Nursing and Sleep Deprivation
Date: May 21, 2017
“Oh! I am so tired that I dream, and I want to sleep even when I close my eyes!” This would be a very typical state of our LVN nursing students while attending the LVN program. And it is true for most typical nursing students. They hardly have enough time to sleep and restore between a morning job, a night-time LVN class, and home with family and kids, with preparations for exams and homework assignments.
But what happens during those hours of sleep? And why do we need sleep? If we are supposed to spend eight hours a day asleep, nearly one-third of one’s life is spent in bed! Some people say they have adjusted to only five hours of sleep a day or even less. But did their bodies truly change?
Scientific research shows that only 3% of the population can survive and work efficiently with only 6 hours of sleep, but not less. An average human is supposed to sleep eight hours. So, why is sleep so important? Many scientific experiments have been done studying sleep, its quality, and the body’s response to lack of sleep.
The most apparent result of sleep deprivation, according to research, is a vast detrimental effect on one’s cognitive function. Clearly, after being prevented from sleeping for more than 24 hours, the subjects of the experiments showed a significant slowing in their information processing abilities.
Their responses to questions were delayed, their vision clarity deteriorated, and their speech was much slower. In many cases, they experienced somewhat similar aphasia, a phenomenon when you cannot say what you want to say or cannot come up with the right words to express thought.
The effects of sleep deprivation were especially noticeable in memory formation and learning. A student, such as our LVN student and LVN certification, was given some facts to memorize and then asked to regurgitate the information.
When the percent of information retrieved in well-rested students versus in the sleep-deprived students were compared, the results were astonishing: the sleep-deprived student could remember fewer facts and much fewer details. Something happens when we sleep, which allows the brain to restore the recently formed neuronal connections and make those connections stronger and more long-lasting.
We discover many essential functions of sleep toward restoration and regeneration of the body, but one of the most exciting findings is sleep’s effects on the aging process.
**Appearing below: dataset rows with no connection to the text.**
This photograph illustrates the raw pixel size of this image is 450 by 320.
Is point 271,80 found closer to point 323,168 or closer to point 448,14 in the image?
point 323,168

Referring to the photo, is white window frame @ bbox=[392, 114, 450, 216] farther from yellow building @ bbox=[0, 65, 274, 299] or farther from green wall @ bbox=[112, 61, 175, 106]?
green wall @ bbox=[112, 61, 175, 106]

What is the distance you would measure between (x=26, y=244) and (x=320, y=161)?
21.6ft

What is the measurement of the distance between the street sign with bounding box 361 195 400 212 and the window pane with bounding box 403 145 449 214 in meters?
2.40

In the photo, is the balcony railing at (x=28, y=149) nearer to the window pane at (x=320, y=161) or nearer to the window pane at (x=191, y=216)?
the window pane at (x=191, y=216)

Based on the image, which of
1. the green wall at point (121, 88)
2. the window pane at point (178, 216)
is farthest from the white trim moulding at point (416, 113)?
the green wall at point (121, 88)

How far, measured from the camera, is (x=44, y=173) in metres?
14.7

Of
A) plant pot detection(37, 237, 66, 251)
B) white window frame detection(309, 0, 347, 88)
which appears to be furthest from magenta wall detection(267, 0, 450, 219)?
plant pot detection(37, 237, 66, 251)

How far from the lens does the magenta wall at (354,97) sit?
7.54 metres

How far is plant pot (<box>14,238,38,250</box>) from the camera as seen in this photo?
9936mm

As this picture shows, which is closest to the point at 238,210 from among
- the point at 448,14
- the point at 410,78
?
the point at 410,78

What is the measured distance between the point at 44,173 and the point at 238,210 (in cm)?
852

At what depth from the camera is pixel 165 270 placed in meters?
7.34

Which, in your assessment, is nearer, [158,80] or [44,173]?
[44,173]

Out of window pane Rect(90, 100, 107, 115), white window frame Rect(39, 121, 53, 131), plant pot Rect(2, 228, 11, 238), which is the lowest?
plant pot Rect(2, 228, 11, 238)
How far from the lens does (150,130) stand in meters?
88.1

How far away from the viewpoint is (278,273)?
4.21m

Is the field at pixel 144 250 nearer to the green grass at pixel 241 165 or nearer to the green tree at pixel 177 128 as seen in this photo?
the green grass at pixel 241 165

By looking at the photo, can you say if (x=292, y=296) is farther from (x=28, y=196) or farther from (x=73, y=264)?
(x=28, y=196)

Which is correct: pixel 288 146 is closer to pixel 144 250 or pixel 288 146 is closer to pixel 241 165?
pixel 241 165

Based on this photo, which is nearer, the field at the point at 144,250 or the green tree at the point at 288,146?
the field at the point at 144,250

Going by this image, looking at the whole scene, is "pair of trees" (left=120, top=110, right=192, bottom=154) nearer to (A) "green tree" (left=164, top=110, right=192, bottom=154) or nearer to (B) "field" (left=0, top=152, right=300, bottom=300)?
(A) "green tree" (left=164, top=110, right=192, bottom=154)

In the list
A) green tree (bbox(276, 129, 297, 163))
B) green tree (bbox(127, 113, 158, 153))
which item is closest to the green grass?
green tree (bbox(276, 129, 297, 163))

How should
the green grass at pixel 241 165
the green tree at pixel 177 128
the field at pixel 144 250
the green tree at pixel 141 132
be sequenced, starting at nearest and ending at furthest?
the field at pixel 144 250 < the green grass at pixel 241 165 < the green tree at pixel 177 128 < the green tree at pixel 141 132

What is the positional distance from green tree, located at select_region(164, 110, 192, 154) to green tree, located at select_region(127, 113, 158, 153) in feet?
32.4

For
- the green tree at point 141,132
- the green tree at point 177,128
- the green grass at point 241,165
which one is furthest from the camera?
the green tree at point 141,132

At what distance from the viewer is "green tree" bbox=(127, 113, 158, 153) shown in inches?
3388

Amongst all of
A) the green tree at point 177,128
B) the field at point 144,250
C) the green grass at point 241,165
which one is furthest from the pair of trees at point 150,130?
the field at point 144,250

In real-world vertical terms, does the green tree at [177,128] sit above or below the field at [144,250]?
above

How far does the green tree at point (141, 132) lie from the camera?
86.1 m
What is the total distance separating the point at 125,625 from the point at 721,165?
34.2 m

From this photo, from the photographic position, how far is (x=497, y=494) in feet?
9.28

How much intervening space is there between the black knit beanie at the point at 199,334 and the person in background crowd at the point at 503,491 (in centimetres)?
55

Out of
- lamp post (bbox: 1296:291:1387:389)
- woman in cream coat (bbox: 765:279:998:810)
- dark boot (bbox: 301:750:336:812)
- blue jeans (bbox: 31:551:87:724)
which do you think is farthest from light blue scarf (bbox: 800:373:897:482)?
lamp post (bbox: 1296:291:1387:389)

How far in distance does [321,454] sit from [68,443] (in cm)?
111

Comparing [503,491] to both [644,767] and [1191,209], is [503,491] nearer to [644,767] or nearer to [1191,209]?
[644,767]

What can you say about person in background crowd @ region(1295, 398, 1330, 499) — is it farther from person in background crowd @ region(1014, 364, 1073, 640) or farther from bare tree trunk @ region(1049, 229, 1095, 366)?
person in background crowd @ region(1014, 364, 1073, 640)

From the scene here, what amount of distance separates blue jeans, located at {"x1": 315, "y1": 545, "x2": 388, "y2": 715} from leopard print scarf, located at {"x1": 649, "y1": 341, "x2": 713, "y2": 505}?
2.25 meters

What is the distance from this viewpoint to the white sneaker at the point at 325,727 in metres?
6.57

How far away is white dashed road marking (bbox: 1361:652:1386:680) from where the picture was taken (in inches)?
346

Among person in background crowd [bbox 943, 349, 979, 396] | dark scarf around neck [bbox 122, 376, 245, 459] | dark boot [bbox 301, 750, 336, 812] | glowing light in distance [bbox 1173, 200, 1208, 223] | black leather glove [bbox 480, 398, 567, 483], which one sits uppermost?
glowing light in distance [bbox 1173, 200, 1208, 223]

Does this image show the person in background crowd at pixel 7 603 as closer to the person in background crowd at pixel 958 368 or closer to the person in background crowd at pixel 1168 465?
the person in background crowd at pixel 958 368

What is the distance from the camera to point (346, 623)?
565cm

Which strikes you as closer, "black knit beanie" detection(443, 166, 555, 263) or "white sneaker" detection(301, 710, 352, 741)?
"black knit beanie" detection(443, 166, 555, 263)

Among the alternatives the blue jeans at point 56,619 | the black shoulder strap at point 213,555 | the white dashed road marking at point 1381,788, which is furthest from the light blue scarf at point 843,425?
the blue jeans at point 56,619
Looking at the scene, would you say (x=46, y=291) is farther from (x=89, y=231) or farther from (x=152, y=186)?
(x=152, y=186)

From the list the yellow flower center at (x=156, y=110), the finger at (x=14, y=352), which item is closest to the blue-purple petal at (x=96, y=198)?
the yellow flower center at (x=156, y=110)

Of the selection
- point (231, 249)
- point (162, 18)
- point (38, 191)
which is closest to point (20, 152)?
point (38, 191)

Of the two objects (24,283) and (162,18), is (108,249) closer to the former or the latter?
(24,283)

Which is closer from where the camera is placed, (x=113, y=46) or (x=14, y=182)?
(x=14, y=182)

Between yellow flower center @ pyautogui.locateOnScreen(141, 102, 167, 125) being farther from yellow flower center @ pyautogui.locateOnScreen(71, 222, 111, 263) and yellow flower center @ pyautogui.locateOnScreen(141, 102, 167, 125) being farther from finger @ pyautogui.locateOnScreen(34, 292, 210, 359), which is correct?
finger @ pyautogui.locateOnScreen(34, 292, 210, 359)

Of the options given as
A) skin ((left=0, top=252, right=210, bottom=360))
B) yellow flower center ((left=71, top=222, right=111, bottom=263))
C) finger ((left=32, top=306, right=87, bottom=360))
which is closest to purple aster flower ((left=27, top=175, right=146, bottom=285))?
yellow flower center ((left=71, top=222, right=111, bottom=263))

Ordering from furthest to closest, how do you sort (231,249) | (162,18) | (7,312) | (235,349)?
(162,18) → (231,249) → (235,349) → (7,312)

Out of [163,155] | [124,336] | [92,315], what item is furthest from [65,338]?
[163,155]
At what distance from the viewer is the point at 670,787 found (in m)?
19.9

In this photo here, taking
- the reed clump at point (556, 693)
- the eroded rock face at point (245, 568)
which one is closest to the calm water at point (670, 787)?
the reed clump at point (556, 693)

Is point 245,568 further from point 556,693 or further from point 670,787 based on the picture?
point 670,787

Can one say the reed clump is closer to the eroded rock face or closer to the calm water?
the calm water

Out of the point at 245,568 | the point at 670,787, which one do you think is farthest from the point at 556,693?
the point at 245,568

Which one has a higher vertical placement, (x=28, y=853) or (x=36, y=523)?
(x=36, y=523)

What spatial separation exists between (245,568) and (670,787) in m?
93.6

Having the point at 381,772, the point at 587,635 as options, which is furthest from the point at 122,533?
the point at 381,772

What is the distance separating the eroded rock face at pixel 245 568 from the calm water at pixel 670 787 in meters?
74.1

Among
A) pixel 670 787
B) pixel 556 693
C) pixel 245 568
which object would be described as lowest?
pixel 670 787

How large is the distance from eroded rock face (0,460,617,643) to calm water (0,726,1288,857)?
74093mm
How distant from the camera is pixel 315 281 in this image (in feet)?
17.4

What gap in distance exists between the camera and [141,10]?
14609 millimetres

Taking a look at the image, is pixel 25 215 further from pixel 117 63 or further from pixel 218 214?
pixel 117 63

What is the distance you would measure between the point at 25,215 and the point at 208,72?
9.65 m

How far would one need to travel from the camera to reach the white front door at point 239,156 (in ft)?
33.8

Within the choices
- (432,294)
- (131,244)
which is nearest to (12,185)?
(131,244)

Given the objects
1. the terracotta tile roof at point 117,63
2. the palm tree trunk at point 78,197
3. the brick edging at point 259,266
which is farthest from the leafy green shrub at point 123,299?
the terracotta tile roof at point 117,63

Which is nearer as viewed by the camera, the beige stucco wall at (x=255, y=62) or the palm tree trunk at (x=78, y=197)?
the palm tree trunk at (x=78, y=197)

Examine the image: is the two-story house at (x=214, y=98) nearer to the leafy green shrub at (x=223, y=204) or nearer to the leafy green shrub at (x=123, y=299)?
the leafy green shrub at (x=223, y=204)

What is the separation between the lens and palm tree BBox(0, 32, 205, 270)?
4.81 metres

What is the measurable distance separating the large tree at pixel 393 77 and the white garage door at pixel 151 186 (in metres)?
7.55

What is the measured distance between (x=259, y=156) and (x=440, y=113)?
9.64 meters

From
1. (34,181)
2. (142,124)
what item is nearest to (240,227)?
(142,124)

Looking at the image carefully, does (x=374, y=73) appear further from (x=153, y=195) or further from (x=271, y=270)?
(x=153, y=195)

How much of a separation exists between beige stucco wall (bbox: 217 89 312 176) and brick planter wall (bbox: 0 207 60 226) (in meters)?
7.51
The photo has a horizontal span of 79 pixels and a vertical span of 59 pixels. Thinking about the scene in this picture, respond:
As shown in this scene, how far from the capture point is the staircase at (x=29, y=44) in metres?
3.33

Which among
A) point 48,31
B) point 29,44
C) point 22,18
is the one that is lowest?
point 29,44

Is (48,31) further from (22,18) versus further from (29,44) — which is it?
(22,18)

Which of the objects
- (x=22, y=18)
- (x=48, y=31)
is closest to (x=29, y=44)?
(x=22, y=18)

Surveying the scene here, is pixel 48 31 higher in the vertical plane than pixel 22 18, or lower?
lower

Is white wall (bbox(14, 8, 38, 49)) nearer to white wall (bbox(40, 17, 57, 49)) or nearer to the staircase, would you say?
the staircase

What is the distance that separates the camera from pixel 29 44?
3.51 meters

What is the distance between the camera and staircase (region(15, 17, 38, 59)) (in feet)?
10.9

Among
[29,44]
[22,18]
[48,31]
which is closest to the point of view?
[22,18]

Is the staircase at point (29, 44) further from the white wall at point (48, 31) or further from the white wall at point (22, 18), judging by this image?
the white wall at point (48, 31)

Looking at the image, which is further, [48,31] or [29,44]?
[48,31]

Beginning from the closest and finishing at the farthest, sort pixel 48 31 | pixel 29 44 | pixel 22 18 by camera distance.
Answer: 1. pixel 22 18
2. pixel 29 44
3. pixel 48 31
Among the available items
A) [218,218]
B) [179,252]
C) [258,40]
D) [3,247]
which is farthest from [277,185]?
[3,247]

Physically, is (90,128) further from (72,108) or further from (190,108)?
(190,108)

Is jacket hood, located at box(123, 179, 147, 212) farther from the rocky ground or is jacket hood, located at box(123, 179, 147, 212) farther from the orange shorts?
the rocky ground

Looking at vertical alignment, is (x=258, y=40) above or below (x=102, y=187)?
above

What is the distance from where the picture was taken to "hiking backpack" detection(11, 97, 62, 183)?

We know that laboratory rats prevented from sleeping aged much faster and a poor diet of natural causes much sooner than their control counterparts.
In humans, we can see that sleep deprivation raises the most dangerous, age-promoting hormone, cortisol. This hormone, produced in the adrenal cortex, promotes oxidative damage in all the brain tissues, inducing inflammatory processes that promote chronic diseases and aging. Moreover, this hormone has been linked to brain function’s age-related deterioration, such as the one seen in Alzheimer’s dementia patients. And interestingly, as we age, the portion of the night we spend in deep restorative sleep becomes smaller and smaller. Perhaps, this also contributes to age-related chronic diseases and deterioration of organ systems?
We now know that many on-the-job human errors happen due to sleep deprivation. Occasionally, these errors can be pretty devastating, such as in the Chernobyl incident. Or a sleep-deprived doctor giving the wrong order or a wrong prescription is simply dangerous to patients.
We cannot allow such errors to happen in medicine or patient care. We educate our nursing students while attending an LVN college about the importance of quality sleep in maximizing human potential and minimizing mistakes.